Shattuck shook off the hand which his friend placed upon his shoulder; but Rhodes turned with unimpaired cheerfulness to the others.

"Now look-a-here, Mrs. Yates, this must stop, short off, right here. I'd like to think I'd leave as good a friend behind me as the pygmies have in you; but you can't befriend with impunity people who have been dead so long that they are too funny to keep their coffins to themselves. You look out! You don't want an action for assault with intent to kill brought against you, I reckon. I think I may promise that Mr. Shattuck will do nothing about this offence—if it is not repeated. At least, I would go that far myself," he concluded, with an air of prompting his friend's generosity.

But Shattuck said nothing. His whole interest in the present moment had given way to that suggestion of a strange sound in the midnight and what it might signify. He still hung on the back of the chair, his hat in his listless hands, but his face was turned toward the purplish black square of the window, and his meditative eyes dwelt upon the inscrutable darkness that encompassed the pygmy burying-ground.

Adelaide had seen, in a sort of numb despair, her denial of the deed swallowed up in her admission of the threat. In her confused sense of the fact, and her loss of courage before the inexorability of the conviction, as it were, out of her own mouth, she could only reiterate: "I didn't do it! I didn't do it!" And her stunned immobility of aspect seemed sullen, and her tone was interpreted as dogged.

"Oh, well, all right," said Rhodes, lightly. He could be casual enough now, since it could be made plain to all the country-side that it was no affair of his, but a quarrel between Shattuck and the fugitive Yates and the deserted wife. "Come, come, Shattuck," again clapping his heavy hand on his friend's shoulder, "we must be a-jogging."

Ephraim, too, had the voice of accusation in his farewell. "I ain't s'prised none," he said, looking over his shoulder, with a lowering melancholy gleam in his eyes under the broad brim of his hat, as he turned toward the door—"I ain't s'prised none ef Fee makes ye pay fur that thar leetle colt, an' takes it 'fore the court." He paused upon the threshold after a heavy lumbering step or two. "I reckon he won't make ye pay much, though; an' Fee ain't one nohow ter set store on courts," he added, relenting.

She stood there, arraigned on her own hearth-stone, silent, pale, her face seeming as rigid as if it were some changeless symmetry of marble, in the interval while they mounted their horses and rode way.

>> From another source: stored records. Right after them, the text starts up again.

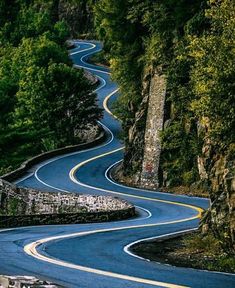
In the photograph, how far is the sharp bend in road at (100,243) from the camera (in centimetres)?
1738

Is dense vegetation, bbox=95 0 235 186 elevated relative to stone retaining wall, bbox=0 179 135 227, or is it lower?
elevated

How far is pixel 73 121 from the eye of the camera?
7256 centimetres

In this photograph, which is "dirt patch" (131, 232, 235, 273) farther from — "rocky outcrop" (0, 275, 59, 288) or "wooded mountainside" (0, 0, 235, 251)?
"rocky outcrop" (0, 275, 59, 288)

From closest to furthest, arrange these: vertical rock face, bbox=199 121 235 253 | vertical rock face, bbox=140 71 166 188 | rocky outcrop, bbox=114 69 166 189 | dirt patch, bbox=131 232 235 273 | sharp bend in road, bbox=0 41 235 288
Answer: sharp bend in road, bbox=0 41 235 288 < dirt patch, bbox=131 232 235 273 < vertical rock face, bbox=199 121 235 253 < vertical rock face, bbox=140 71 166 188 < rocky outcrop, bbox=114 69 166 189

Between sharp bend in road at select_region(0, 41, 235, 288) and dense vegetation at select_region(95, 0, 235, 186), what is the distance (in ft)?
11.8

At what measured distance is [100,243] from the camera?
25.4m

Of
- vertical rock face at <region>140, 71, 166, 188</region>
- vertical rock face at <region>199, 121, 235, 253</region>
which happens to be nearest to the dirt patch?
vertical rock face at <region>199, 121, 235, 253</region>

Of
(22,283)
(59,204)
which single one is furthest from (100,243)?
(59,204)

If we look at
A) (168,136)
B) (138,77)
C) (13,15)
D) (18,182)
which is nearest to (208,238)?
(168,136)

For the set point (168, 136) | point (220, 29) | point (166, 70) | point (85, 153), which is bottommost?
point (85, 153)

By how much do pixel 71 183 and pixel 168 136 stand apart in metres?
7.80

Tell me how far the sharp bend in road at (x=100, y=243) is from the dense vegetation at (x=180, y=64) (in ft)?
11.8

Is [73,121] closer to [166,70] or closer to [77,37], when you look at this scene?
[166,70]

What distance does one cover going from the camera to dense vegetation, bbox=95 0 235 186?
2578 cm
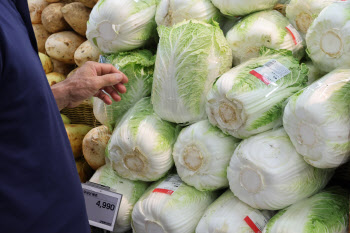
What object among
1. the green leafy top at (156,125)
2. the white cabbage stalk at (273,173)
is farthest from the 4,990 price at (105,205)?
the white cabbage stalk at (273,173)

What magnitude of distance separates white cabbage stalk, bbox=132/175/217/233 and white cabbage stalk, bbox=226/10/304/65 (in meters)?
0.74

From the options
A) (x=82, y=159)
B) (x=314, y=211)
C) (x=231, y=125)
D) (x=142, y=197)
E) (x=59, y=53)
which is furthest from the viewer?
(x=59, y=53)

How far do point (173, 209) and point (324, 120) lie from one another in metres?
0.89

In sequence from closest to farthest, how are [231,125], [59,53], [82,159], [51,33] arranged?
[231,125], [82,159], [59,53], [51,33]

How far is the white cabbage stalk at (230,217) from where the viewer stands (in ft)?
5.84

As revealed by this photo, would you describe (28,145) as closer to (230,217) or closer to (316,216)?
(230,217)

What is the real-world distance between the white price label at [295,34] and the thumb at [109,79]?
0.88 meters

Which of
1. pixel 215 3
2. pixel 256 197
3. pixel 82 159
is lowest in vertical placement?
pixel 82 159

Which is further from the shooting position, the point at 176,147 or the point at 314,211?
the point at 176,147

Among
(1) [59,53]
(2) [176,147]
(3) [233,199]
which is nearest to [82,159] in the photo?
(1) [59,53]

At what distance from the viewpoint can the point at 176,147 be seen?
6.67 ft

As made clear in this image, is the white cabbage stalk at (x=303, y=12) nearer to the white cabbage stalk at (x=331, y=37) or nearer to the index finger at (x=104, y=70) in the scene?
the white cabbage stalk at (x=331, y=37)

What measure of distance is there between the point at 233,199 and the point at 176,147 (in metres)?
0.39

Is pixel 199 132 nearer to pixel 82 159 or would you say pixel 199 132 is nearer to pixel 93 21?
pixel 93 21
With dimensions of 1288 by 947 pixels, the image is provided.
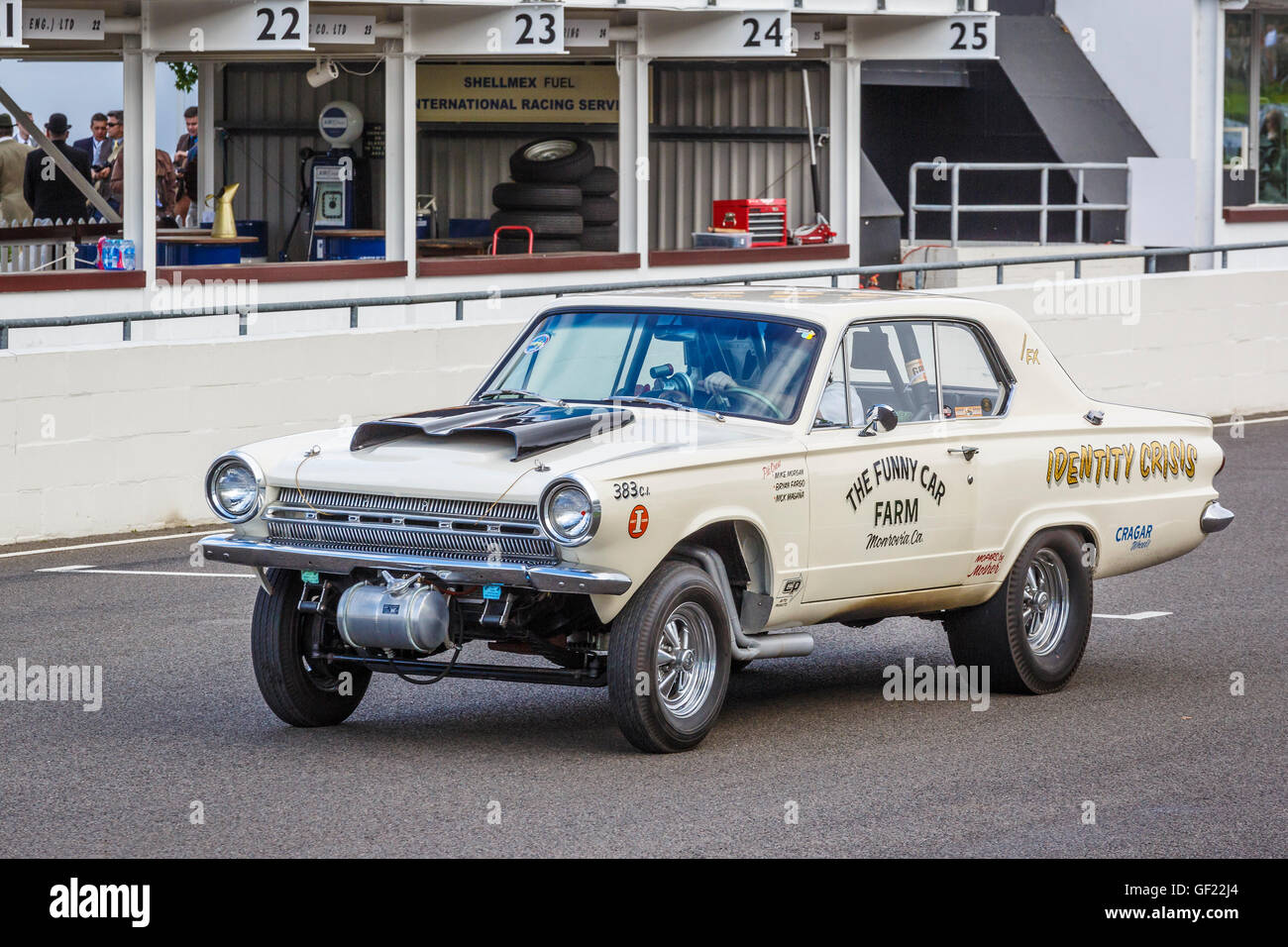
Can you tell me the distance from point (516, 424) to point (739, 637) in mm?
1150

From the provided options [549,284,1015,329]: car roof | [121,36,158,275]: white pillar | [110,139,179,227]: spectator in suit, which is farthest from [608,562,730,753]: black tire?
[110,139,179,227]: spectator in suit

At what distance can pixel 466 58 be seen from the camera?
2309 centimetres

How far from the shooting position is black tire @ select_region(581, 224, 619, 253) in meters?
22.5

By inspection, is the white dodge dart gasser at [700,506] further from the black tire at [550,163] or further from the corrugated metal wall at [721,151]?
Result: the corrugated metal wall at [721,151]

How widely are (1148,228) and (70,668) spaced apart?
17.4m

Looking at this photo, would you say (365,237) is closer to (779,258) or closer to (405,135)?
(405,135)

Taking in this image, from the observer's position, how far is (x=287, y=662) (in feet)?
26.7

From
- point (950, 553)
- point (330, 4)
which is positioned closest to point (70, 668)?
point (950, 553)

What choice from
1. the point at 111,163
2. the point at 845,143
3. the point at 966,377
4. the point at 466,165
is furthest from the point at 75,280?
the point at 966,377

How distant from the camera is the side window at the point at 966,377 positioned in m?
9.03

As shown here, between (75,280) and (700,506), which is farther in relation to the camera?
(75,280)

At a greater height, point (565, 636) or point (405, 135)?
point (405, 135)

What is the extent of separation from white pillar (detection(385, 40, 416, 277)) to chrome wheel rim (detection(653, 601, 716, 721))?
1205 cm

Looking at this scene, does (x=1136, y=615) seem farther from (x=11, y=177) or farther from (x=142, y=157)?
(x=11, y=177)
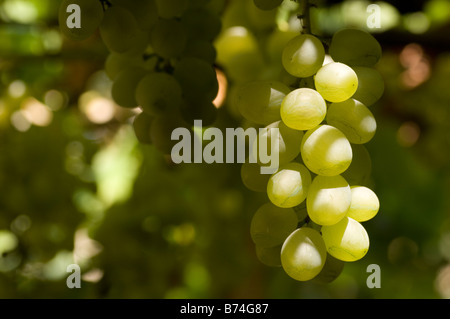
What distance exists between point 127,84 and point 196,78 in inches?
2.8

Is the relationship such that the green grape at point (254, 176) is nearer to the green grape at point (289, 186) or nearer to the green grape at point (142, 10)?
the green grape at point (289, 186)

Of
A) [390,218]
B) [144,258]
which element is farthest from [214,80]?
[390,218]

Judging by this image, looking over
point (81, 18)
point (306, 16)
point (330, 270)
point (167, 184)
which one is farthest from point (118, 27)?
point (167, 184)

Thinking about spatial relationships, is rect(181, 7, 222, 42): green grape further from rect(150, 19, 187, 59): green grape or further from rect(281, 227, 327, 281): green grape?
rect(281, 227, 327, 281): green grape

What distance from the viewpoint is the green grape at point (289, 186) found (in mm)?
335

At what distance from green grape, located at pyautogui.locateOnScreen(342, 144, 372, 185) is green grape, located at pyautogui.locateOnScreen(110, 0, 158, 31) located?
0.20 meters

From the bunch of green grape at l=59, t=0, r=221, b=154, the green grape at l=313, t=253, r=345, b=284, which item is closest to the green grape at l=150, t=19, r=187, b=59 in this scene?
the bunch of green grape at l=59, t=0, r=221, b=154

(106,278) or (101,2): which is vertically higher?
(101,2)

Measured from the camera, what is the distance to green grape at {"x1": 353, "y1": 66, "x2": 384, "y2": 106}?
371 millimetres

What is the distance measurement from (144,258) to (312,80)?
1.48 ft

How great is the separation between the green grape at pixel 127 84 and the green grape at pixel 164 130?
0.04 m

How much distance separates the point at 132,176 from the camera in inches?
34.9

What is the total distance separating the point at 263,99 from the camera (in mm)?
365
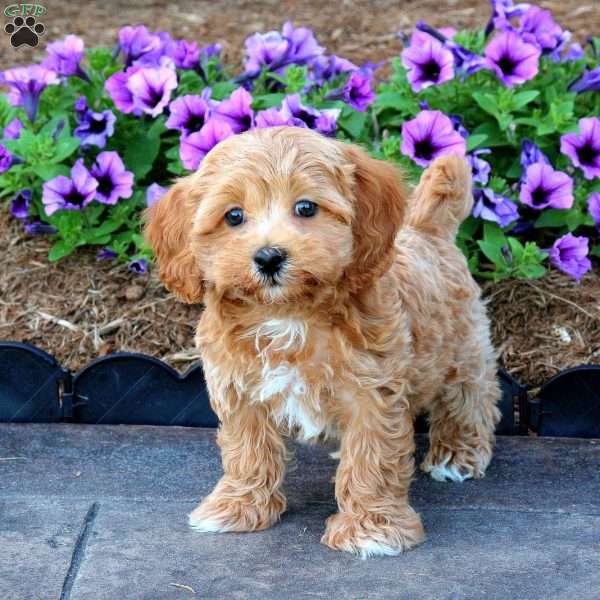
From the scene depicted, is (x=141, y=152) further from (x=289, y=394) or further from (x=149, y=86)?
(x=289, y=394)

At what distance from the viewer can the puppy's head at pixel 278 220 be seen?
12.3 feet

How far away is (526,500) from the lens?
4820mm

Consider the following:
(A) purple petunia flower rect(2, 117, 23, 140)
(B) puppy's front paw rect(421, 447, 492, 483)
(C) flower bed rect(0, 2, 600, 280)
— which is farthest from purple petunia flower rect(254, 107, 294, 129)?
(B) puppy's front paw rect(421, 447, 492, 483)

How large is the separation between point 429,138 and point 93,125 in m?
1.86

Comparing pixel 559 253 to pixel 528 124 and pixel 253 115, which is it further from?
pixel 253 115

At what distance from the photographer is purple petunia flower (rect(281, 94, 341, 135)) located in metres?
5.87

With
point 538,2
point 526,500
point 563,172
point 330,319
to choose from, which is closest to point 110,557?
point 330,319

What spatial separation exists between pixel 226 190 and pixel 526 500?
1966mm

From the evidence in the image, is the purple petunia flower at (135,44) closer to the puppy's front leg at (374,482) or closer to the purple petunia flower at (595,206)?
the purple petunia flower at (595,206)

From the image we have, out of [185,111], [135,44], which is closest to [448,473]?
[185,111]

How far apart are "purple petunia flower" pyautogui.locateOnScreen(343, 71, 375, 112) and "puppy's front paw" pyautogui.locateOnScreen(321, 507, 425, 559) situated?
2.66 metres

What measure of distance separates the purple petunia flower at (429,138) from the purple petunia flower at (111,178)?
1.48 meters

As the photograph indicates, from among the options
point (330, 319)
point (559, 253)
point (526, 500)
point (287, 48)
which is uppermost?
point (287, 48)

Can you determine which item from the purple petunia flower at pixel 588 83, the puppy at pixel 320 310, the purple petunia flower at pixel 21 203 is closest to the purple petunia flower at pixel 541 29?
the purple petunia flower at pixel 588 83
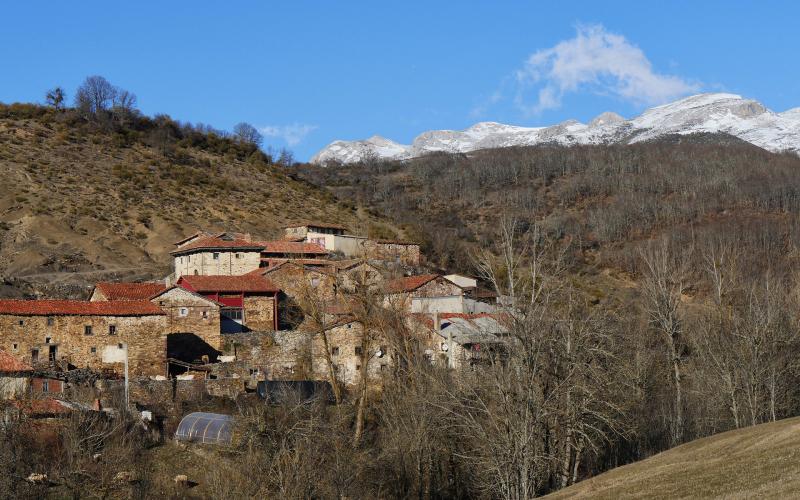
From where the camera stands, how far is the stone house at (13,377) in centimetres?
3772

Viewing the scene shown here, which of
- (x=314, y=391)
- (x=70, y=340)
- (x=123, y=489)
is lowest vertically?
(x=123, y=489)

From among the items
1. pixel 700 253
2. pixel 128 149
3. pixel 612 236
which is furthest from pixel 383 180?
pixel 700 253

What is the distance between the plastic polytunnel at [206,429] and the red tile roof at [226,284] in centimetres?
1685

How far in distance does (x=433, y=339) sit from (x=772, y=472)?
2789 centimetres

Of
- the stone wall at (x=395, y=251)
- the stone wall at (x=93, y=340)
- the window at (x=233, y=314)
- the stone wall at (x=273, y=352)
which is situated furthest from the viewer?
the stone wall at (x=395, y=251)

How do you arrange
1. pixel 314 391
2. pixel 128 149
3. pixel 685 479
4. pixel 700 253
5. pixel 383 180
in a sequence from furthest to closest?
pixel 383 180 → pixel 128 149 → pixel 700 253 → pixel 314 391 → pixel 685 479

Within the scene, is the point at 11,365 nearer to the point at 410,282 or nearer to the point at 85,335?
the point at 85,335

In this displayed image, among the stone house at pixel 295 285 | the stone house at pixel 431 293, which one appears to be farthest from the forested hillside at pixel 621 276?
the stone house at pixel 295 285

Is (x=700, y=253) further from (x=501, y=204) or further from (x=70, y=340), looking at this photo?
(x=70, y=340)

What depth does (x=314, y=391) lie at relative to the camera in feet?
138

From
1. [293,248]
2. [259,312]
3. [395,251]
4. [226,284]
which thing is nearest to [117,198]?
[293,248]

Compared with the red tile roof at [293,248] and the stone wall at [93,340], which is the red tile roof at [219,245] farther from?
the stone wall at [93,340]

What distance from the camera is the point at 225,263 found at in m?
65.2

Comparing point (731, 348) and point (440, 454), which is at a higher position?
point (731, 348)
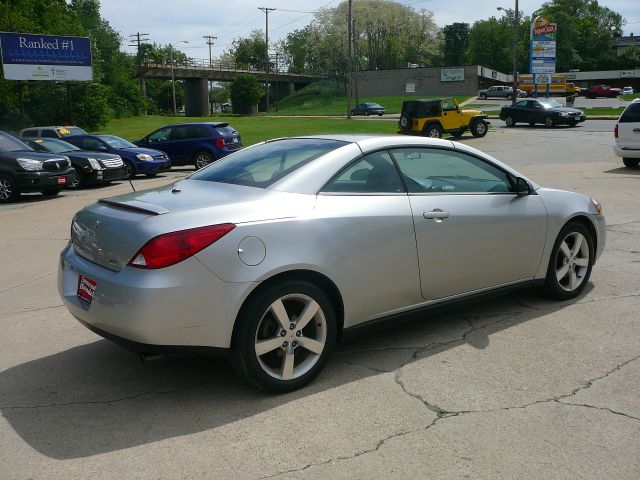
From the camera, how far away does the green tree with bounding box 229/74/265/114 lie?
8181 cm

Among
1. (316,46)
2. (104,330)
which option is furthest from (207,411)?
(316,46)

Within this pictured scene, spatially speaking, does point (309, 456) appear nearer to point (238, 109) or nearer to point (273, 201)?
point (273, 201)

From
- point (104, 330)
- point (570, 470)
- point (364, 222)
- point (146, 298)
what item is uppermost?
point (364, 222)

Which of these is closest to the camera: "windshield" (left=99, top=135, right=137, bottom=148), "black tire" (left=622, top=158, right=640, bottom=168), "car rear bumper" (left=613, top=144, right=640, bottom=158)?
"car rear bumper" (left=613, top=144, right=640, bottom=158)

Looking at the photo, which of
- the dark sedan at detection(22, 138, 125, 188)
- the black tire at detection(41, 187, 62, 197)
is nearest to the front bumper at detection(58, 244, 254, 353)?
the black tire at detection(41, 187, 62, 197)

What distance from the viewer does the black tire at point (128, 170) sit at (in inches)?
715

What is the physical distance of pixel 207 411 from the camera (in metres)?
3.60

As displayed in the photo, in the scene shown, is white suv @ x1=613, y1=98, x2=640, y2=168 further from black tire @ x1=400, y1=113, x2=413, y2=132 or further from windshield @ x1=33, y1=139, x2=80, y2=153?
windshield @ x1=33, y1=139, x2=80, y2=153

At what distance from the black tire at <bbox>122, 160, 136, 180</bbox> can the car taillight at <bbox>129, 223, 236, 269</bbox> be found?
15.4 metres

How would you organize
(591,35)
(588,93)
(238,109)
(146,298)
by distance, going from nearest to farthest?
(146,298)
(588,93)
(238,109)
(591,35)

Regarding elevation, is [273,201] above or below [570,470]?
above

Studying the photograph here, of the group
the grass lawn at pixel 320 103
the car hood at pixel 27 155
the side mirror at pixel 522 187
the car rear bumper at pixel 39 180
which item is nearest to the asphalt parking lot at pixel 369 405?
the side mirror at pixel 522 187

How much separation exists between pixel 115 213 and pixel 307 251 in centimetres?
121

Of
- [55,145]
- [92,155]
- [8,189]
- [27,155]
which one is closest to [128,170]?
[92,155]
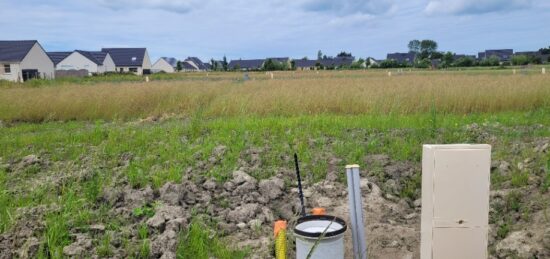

The sound of the hoofs came, then ceased as a marshy dip intervened, and rose on the air once more from the farther side, and dulled in the distance to silence. The throbbing of the cataract asserted itself anew. From every weed growing rank about the fence corners, from amongst the vines over the porch, vibrated the voice of the myriad nocturnal insects, chiming and chiming interminably. Only the irresponsive darkness without met her eye as she still mechanically gazed through the doorway where the visitors had disappeared.

Letitia had sunk down in the great spacious high-backed chair on which Shattuck had leaned. It was a half-reclining posture, to whose languors her slenderness and drooping grace lent a sort of individuality, and she looked like a child half recumbent in the corner, both hands clasping one of its arms. Her curling hair, a tress or two falling on her forehead, the rest drawn back and tied at the nape of the neck, whence the ends all escaped, seemed longer as her head drooped. Her eyes for the moment were upon the fire. When she suddenly lifted them, they shone like sapphires, with crystalline splendor, and Adelaide, in amazement, saw that they were full of tears—saw them thus that night for the first and last time in all her life.

"How could ye have done it?" she exclaimed. "Ye wicked heart! Ye cruel, evil soul!"

"Litt," cried Adelaide, aghast, "ye ain't believin' what them men said ter me? Ye 'ain't turned agin me too?"